“Recovering from that [Bush-era] body-blow will be uneven… there are going to be times where we are making progress, but people are still skittish and nervous and the markets get skittish and nervous, and so they pull back because they’re still thinking about the trauma of this two-and-a-half years ago,” he said.
Then he suggested the drama-seeking media has a negative role too.
“Economic data that in better times would pass without comment, now suddenly people wonder well are we going to go back to this terrible crisis and all that affects consumer confidence; it affects business confidence; it affects the federal markets,” he said.
However, the White House’s task is to rise above the daily drama, Obama said, as he returned to the standard themes of his stump speech.

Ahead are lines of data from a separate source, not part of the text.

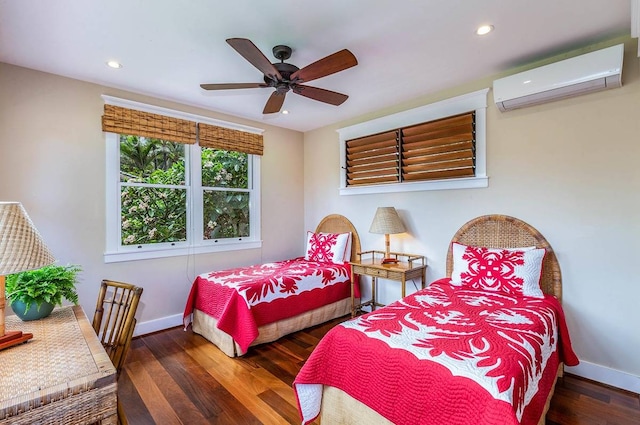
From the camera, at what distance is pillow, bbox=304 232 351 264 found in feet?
13.0

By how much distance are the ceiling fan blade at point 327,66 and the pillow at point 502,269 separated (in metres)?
1.89

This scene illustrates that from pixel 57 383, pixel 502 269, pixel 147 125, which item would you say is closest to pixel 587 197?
pixel 502 269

The economy is all your fault, America. If you people would just stop losing your jobs, the economy would be fine. I mean, did you look in your other pants?
“And so our task is to not panic, not to overreact, to make sure that we’ve got a path forward as how we make our economies competitive, making sure that we are with dealing with the structural issues and basic fundamentals that will allow us to grow and create a good, sound business environment so America for example, the need for us to get a handle on our debt and our deficit is going to be important. Making sure that our investments in education and clean energy and infrastructure and how we are going to do that.”
That's right, we're not going to do something panicky and ill-thought, like spend a trillion dollars. We're going to do something forward-thinking and robust, which will help us get our debt under control, like spend another trillion dollars.